Italy lost 0:2 here in front of an overcrowded stadium packed with 20,000 people. But Iceland has a whole lot to show – magnificent volcanic landscapes, vocal supporters, funny goal celebrations and yes, some interesting stadia!
Our “Discovering new lands” adventure starts in Iceland. This country with a population like Coventry has – and we’re not afraid to say that, with all due respect to Coventry – much more to show in terms of football passion with difficult, remote locations, unstable land and economy in the way. And yet it turns. The ball, of course...
Largest and national stadium of Iceland. Built as one of the first stadiums in the country, just a decade after national football association was established. When opened in 1958, it had just one main stand. The opposite straight came no sooner than in 1997 and a completely new main grandstand was built in 2006.
But despite not having the new stand yet, already in 2004 record audience saw Iceland win 2:0 against Italy. Despite this being only a friendly, the game went down to history with not only the score on the pitch, but also the 20,204 people around it.
Apart from the national team of Iceland who use it for all major games, the ground also houses matches of local club Fram Reykjavík.
Built from scratch in the place of its predecessor, the new stadium was opened in May 2008, after 4 years of works. Though it has only one stand, the ground can hold 3,000 people, all covered. The roof is in fact part of an indoor arena behind the stand. The hall can be used both for sports (even football) and commercial events.

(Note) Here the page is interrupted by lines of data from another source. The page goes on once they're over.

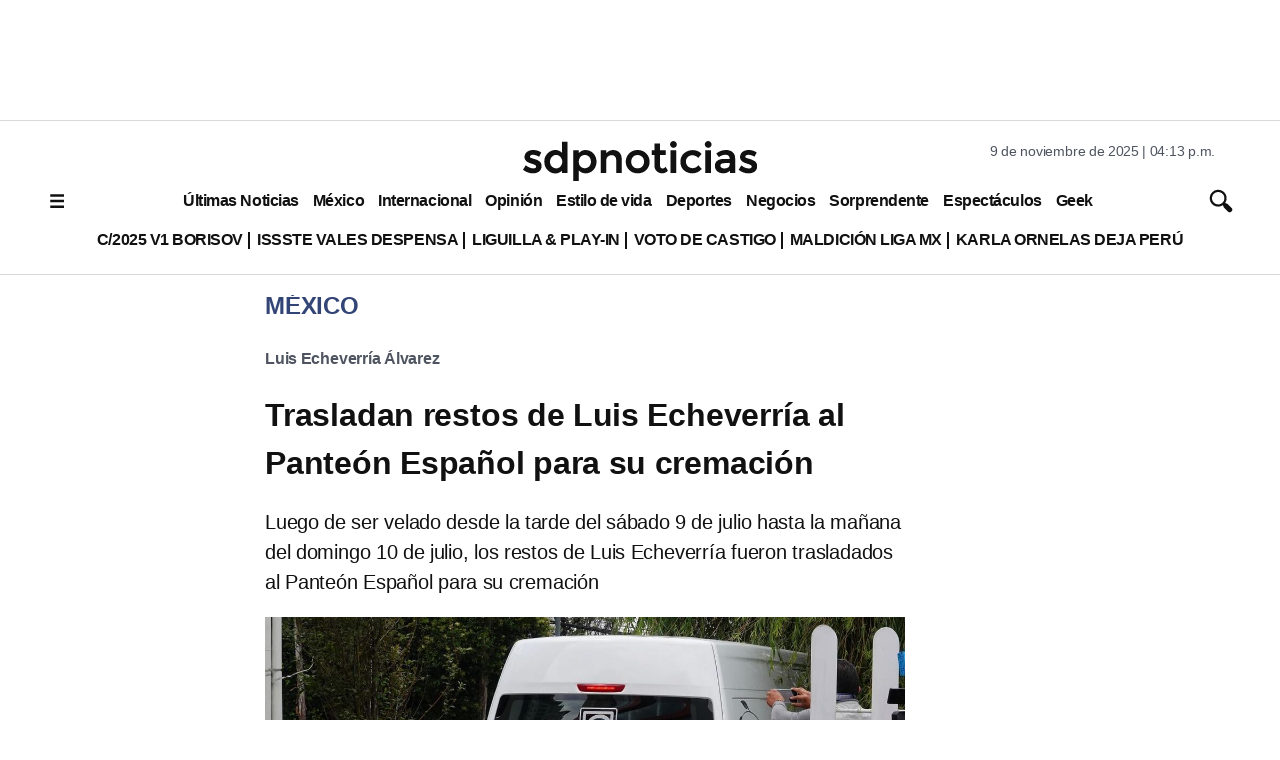

--- FILE ---
content_type: text/html; charset=utf-8
request_url: https://www.google.com/recaptcha/api2/aframe
body_size: 135
content:
<!DOCTYPE HTML><html><head><meta http-equiv="content-type" content="text/html; charset=UTF-8"></head><body><script nonce="dia0MkKYGizX4LbDjgce3g">/** Anti-fraud and anti-abuse applications only. See google.com/recaptcha */ try{var clients={'sodar':'https://pagead2.googlesyndication.com/pagead/sodar?'};window.addEventListener("message",function(a){try{if(a.source===window.parent){var b=JSON.parse(a.data);var c=clients[b['id']];if(c){var d=document.createElement('img');d.src=c+b['params']+'&rc='+(localStorage.getItem("rc::a")?sessionStorage.getItem("rc::b"):"");window.document.body.appendChild(d);sessionStorage.setItem("rc::e",parseInt(sessionStorage.getItem("rc::e")||0)+1);localStorage.setItem("rc::h",'1762726421291');}}}catch(b){}});window.parent.postMessage("_grecaptcha_ready", "*");}catch(b){}</script></body></html>

--- FILE ---
content_type: application/javascript; charset=utf-8
request_url: https://fundingchoicesmessages.google.com/f/AGSKWxVsJdmoebWDvIXEiKRNRKi2WsVYuXuNpcA39V1O9IZecKE1HdzlIRK45f-t-u9SkDU9uWKgqngw9eqgsdAL_Dl0YcGTwPaBBaxP6DUgK-ssgIKrP74vP4zMvBSLGKPoFlL43FsRr129DYe3zjouRp-35sy_A75UX2aEeVSmagiTMrjsOiVXYXxv_BuR/_/ad_sticky._adframe//ad-label-/deliver/wr?/widgets/ads.
body_size: -1281
content:
window['15c31459-d190-431b-8fa0-1e6074570fa3'] = true;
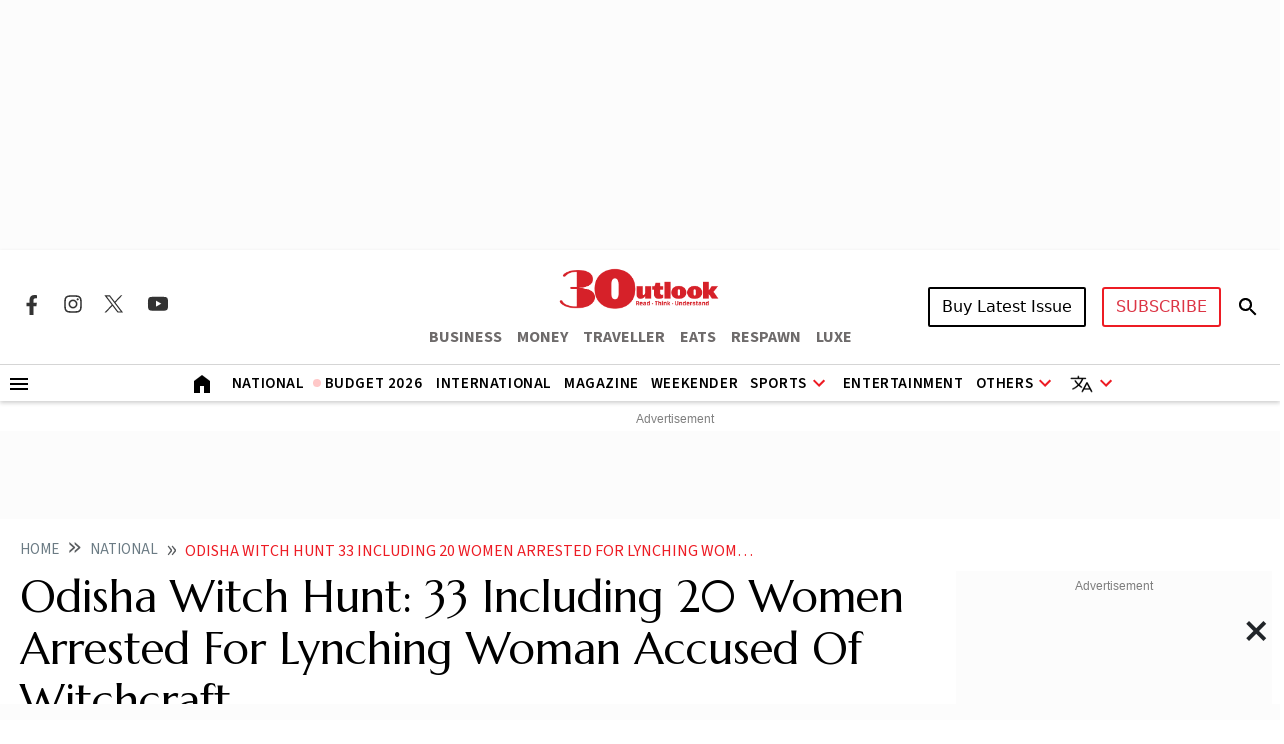

--- FILE ---
content_type: text/html; charset=utf-8
request_url: https://www.google.com/recaptcha/api2/aframe
body_size: 152
content:
<!DOCTYPE HTML><html><head><meta http-equiv="content-type" content="text/html; charset=UTF-8"></head><body><script nonce="W6GdBz5xsfIunTqiDyTdNQ">/** Anti-fraud and anti-abuse applications only. See google.com/recaptcha */ try{var clients={'sodar':'https://pagead2.googlesyndication.com/pagead/sodar?'};window.addEventListener("message",function(a){try{if(a.source===window.parent){var b=JSON.parse(a.data);var c=clients[b['id']];if(c){var d=document.createElement('img');d.src=c+b['params']+'&rc='+(localStorage.getItem("rc::a")?sessionStorage.getItem("rc::b"):"");window.document.body.appendChild(d);sessionStorage.setItem("rc::e",parseInt(sessionStorage.getItem("rc::e")||0)+1);localStorage.setItem("rc::h",'1769899491587');}}}catch(b){}});window.parent.postMessage("_grecaptcha_ready", "*");}catch(b){}</script></body></html>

The stadium is home to Valur, one of Iceland’s most important teams. Along with Fram they create the Reykjavik football derby, Iceland’s biggest.
In 2007 naming rights deal was secured for the venue. Until late 2012 it will be called Vodafone völlurinn.

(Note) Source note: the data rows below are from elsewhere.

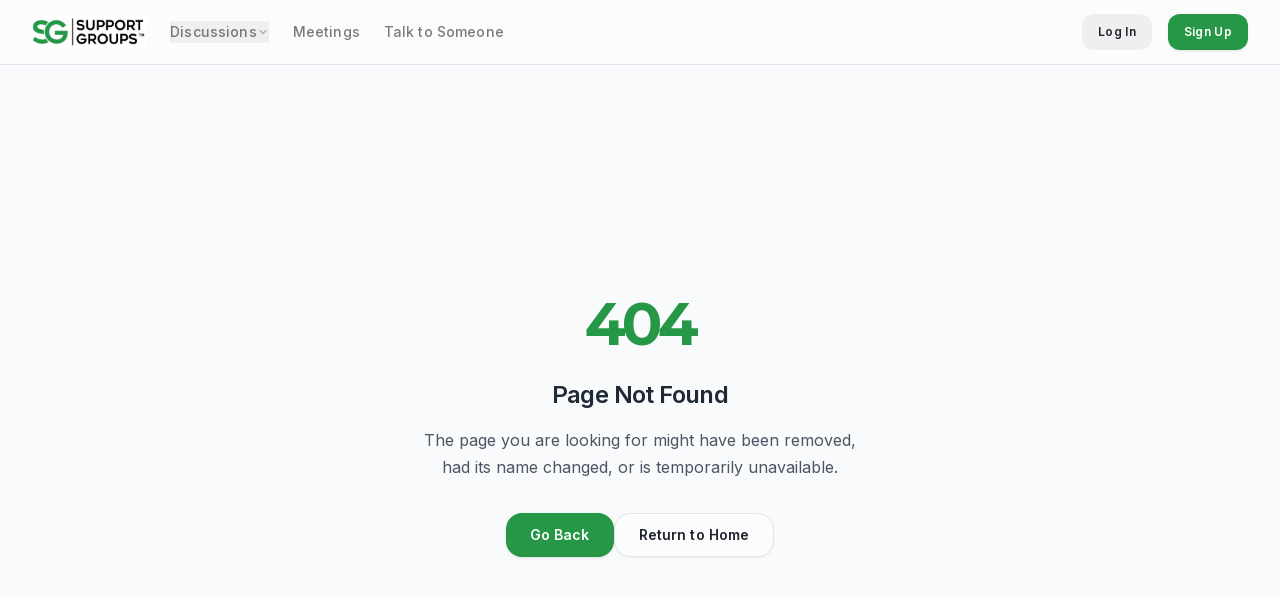

--- FILE ---
content_type: text/html; charset=utf-8
request_url: https://supportgroups.com/t/seriously-in-need-to-talk-i-dont-know-how-much-longer-i-can/603514
body_size: 1589
content:

<!DOCTYPE html>
<html lang="en">
  <head>
    <!-- Google tag (gtag.js) -->
    <script async src="https://www.googletagmanager.com/gtag/js?id=AW-17289533438"></script>
    <script>
      window.dataLayer = window.dataLayer || [];
      function gtag(){dataLayer.push(arguments);}
      gtag('js', new Date());

      gtag('config', 'AW-17289533438');
    </script>
    
    
    <!-- Google Tag Manager -->
    <script>(function(w,d,s,l,i){w[l]=w[l]||[];w[l].push({'gtm.start':
    new Date().getTime(),event:'gtm.js'});var f=d.getElementsByTagName(s)[0],
    j=d.createElement(s),dl=l!='dataLayer'?'&l='+l:'';j.async=true;j.src=
    'https://www.googletagmanager.com/gtm.js?id='+i+dl;f.parentNode.insertBefore(j,f);
    })(window,document,'script','dataLayer','GTM-M2J3CGXJ');</script>
    <!-- End Google Tag Manager -->
    
    <meta charset="UTF-8" />
    <meta name="viewport" content="width=device-width, initial-scale=1.0" />
    <title>SupportGroups™ - Mental Health Support & Community</title>
    <meta name="description" content="Join over 350,000 members in our supportive community. We're committed to making therapy, support, and personal growth affordable and accessible to everyone." />
    <meta name="author" content="SupportGroups.com" />
    <link rel="icon" href="/lovable-uploads/b6f560a1-edbf-456b-ad12-a4f1d43b5480.png" type="image/png">
    
    <!-- Google tag (gtag.js) -->
    <script async src="https://www.googletagmanager.com/gtag/js?id=G-JW7MT214PS"></script>
    <script>
      window.dataLayer = window.dataLayer || [];
      function gtag(){dataLayer.push(arguments);}
      gtag('js', new Date());

      gtag('config', 'G-JW7MT214PS');
    </script>
    
    <link rel="preconnect" href="https://fonts.googleapis.com">
    <link rel="preconnect" href="https://fonts.gstatic.com" crossorigin>
    <link href="https://fonts.googleapis.com/css2?family=Inter:wght@300;400;500;600;700;800&family=JetBrains+Mono:wght@400;500;600&family=Montserrat:wght@400;500;600;700;800&display=swap" rel="stylesheet">

    <meta property="og:title" content="SupportGroups™ - Mental Health Support & Community" />
    <meta property="og:description" content="Join over 350,000 members in our supportive community. We're committed to making therapy, support, and personal growth affordable and accessible to everyone." />
    <meta property="og:type" content="website" />
    <meta property="og:image" content="/homepage-social-image.png" />

    <meta name="twitter:card" content="summary_large_image" />
    <meta name="twitter:site" content="@SupportGroups" />
    <meta name="twitter:image" content="/homepage-social-image.png" />
    
    <!-- Meta Pixel Code -->
    <script>
    !function(f,b,e,v,n,t,s)
    {if(f.fbq)return;n=f.fbq=function(){n.callMethod?
    n.callMethod.apply(n,arguments):n.queue.push(arguments)};
    if(!f._fbq)f._fbq=n;n.push=n;n.loaded=!0;n.version='2.0';
    n.queue=[];t=b.createElement(e);t.async=!0;
    t.src=v;s=b.getElementsByTagName(e)[0];
    s.parentNode.insertBefore(t,s)}(window, document,'script',
    'https://connect.facebook.net/en_US/fbevents.js');
    fbq('init', '746036228599595');
    fbq('track', 'PageView');
    </script>
    
    <!-- Reddit Pixel -->
    <script>
    !function(w,d){if(!w.rdt){var p=w.rdt=function(){p.sendEvent?p.sendEvent.apply(p,arguments):p.callQueue.push(arguments)};p.callQueue=[];var t=d.createElement("script");t.src="https://www.redditstatic.com/ads/pixel.js",t.async=!0;var s=d.getElementsByTagName("script")[0];s.parentNode.insertBefore(t,s)}}(window,document);rdt('init','a2_hrirq46d4qc1');rdt('track', 'PageVisit');
    </script>
    <!-- End Reddit Pixel -->
    <script type="module" crossorigin src="/assets/index-DWyPXWt3.js"></script>
    <link rel="stylesheet" crossorigin href="/assets/index-oY_iGY9S.css">
  </head>

  <body>
    
    <!-- Google Tag Manager (noscript) -->
    <noscript><iframe src="https://www.googletagmanager.com/ns.html?id=GTM-M2J3CGXJ"
    height="0" width="0" style="display:none;visibility:hidden"></iframe></noscript>
    <!-- End Google Tag Manager (noscript) -->
    
    <noscript><img height="1" width="1" style="display:none"
    src="https://www.facebook.com/tr?id=746036228599595&ev=PageView&noscript=1"
    /></noscript>
    
    <div id="root"></div>
    <!-- IMPORTANT: DO NOT REMOVE THIS SCRIPT TAG OR THIS VERY COMMENT! -->
    <script src="https://cdn.gpteng.co/gptengineer.js" type="module"></script>
  </body>
</html>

Westman Islands, an archipelago of 15 volcanic pieces of lands has only one human settlement, island and town of Heimaey. And on that island stands Hásteinsvöllur, single football stadium in this region, with seats for 1,500 people on two stands.
Southern one is built with reinforced concrete and has changing rooms underneath. Northern one, bigger, is based on sloped land. Both are uncovered, but works on this element are ongoing in the south of the ground.
Hásteinsvöllur is distinctive not for its infrastructure, but for the breathtaking landscape around it. For local residents this is also a reminder that land here may move fast with active volcano near, like it did in 1973, forcing all people to leave and destroying part of town.
The football side Stjarnan (just outside Reykjavik) is most famous for their players’ goal celebration, very well prepared and unique, renowned thanks to social networks like YouTube. Locally they’re also known for vocal supporters, who received their national award for best support in 2012.
All this despite rather limited chances with just one stand at the stadium (900 seats, covered). Currently the ground is called Samsung Völlurinn for commercial reasons.